Here is analysis from Augustine Lo, an export attorney:
Augustine Lo is an attorney at the international law firm Dorsey & Whitney who assists clients with U.S. export control matters under the International Traffic in Arms Regulations (ITAR) and the Export Administration Regulations (EAR) and the various sanctions programs administered by the Office of Foreign Assets Control (OFAC). He has also worked extensively on government enforcement actions, U.S. customs compliance matters, and commercial litigation matters. Of the news he says,
“The Presidential Proclamation this Thursday affects only imports of unwrought, unalloyed aluminum from Canada – which are primary products made from raw bauxite, which are used to fabricate downstream aluminum products.

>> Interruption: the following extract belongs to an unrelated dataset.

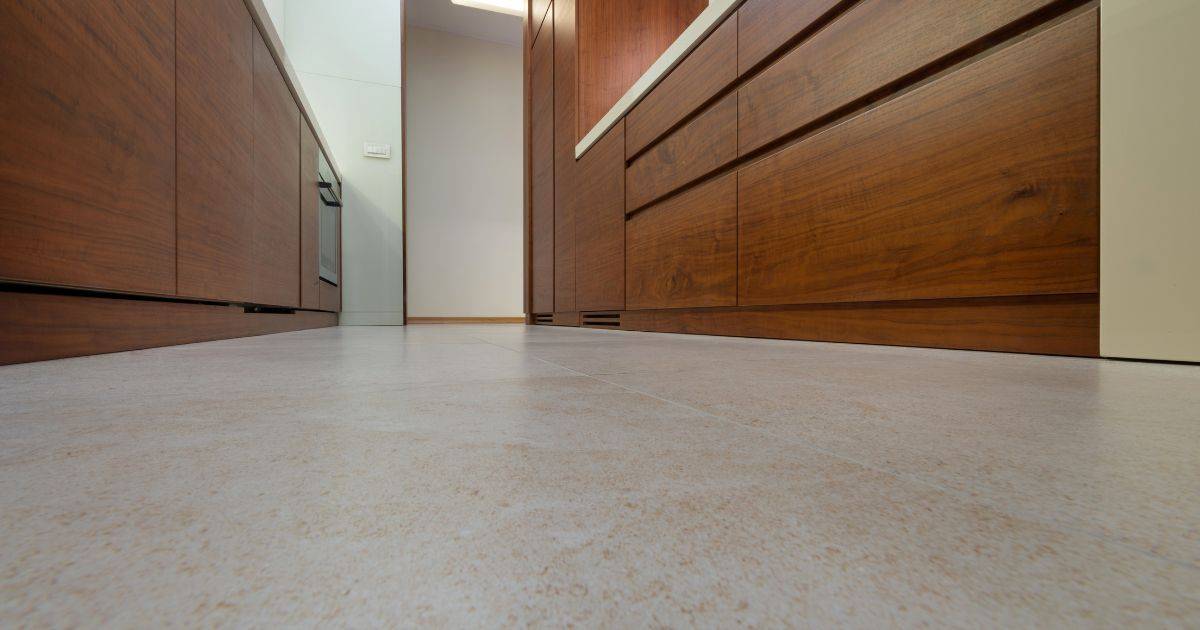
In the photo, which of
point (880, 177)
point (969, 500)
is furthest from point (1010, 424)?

While seemingly narrow, this class of goods actually constitutes the largest share of Canadian aluminum exports to the United States. Assuming this 10% tariff proceeds, it could significantly impact the aluminum market, from competing U.S. producers of primary aluminum, to producers of secondary aluminum from recycled goods that could compete with imported primary aluminum, and to downstream users of aluminum across all industries. While Canada is unlikely to unravel the USMCA over this turn of events given its voluminous other exports to the United States, Canada may be tempted to impose retaliatory tariffs as allowed under the May 2019 tariff truce,” Lo says.
“On Thursday, August 6, 2020, President Trump issued a proclamation that added another twist to the long-standing trade dispute with Canada over its aluminum exports to the United States. Citing a 87% surge in imports of primary aluminum from Canada since a tariff truce announced in May 2019, the Trump administration is re-imposing a 10% tariff on these imports, effective August 16, 2020. This re-imposition of tariffs is happening despite the recent entry into force of the U.S.-Mexico-Canada Agreement (“USMCA”) in July 2020, thus demonstrating the apparently intractable nature of the cross-border aluminum dispute,” Lo says.

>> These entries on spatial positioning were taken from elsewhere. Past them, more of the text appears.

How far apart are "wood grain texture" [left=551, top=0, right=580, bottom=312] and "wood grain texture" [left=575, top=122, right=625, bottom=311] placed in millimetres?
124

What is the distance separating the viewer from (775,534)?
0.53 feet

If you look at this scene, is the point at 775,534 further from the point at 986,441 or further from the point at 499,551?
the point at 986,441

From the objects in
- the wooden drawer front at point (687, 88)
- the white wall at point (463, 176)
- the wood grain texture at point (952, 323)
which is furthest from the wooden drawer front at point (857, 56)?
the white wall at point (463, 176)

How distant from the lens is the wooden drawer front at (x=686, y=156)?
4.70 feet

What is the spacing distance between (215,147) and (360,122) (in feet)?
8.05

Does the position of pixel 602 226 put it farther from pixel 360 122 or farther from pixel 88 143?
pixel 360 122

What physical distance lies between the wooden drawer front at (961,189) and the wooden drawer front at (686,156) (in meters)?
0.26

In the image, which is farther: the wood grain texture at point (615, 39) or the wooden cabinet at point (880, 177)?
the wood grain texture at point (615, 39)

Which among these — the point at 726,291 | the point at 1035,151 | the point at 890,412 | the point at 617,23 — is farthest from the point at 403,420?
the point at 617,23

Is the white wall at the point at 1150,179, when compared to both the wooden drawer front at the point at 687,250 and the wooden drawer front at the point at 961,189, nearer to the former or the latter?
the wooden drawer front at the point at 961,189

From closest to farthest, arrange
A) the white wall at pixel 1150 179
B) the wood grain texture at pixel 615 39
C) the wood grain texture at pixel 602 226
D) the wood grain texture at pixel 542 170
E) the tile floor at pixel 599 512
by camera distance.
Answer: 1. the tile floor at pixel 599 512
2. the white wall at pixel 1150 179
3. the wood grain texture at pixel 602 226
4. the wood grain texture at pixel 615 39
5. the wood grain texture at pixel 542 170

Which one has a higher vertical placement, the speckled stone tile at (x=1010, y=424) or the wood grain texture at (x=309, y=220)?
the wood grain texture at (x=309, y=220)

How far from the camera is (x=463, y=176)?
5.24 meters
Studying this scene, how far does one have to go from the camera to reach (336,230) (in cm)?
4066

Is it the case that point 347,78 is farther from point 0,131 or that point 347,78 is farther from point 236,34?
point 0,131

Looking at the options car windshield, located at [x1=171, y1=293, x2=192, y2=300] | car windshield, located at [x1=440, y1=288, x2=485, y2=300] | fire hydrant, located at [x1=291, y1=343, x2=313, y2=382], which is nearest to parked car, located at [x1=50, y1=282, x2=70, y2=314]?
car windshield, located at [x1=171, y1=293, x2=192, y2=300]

“In early 2018, after a year-long investigation under Section 232 of the Trade Expansion Act of 1962, the Trump administration determined that aluminum imports from around the world threatened to impair U.S. national security. In March 2018, the Trump administration imposed a 10% tariff on various aluminum imports, sourced from anywhere in the world. (At the same time, the Trump administration also imposed a 25% tariff on various steel imports from around the world under its Section 232 authority.),” Lo says.
“Canadian aluminum products then became subject to whiplash in having tariffs variously imposed and removed. Initially, Canadian aluminum products, along with Mexican products, were exempt, possibly in consideration of ongoing negotiations to replace the North American Free Trade Agreement (NAFTA). Then, in June 2018, Canadian and Mexican aluminum products were added back onto the tariff list, which prompted Canadian and Mexican retaliatory tariffs on U.S. products,” Lo says.
“Despite this tit-for-tat mutual imposition of tariffs, the three countries nevertheless signed the new USMCA in November 2018 to replace NAFTA. To facilitate USMCA’s ratification by their national legislatures, the three countries declared a tariff truce in May 2019. The Trump administration once again exempted Canadian and Mexican aluminum from the Section 232 tariffs, while Canada and Mexico rescinded their retaliatory tariffs against U.S. products. The Trump administration also agreed not to re-impose Section 232 tariffs unless there was a surge of Canadian and Mexican imports beyond historic levels, and negotiations to address that surge are unsuccessful. This truce paved the way for the USMCA’s entry into force on July 1, 2020,” Lo says.
As in 2018, these measures will do more to hurt Americans than Canadians, both in the form of increased prices to their manufacturers for aluminum and restricted access to the Canadian market. Glass Canada , a trade magazine for the commercial glazing industry, explained this in its August 2018 cover story.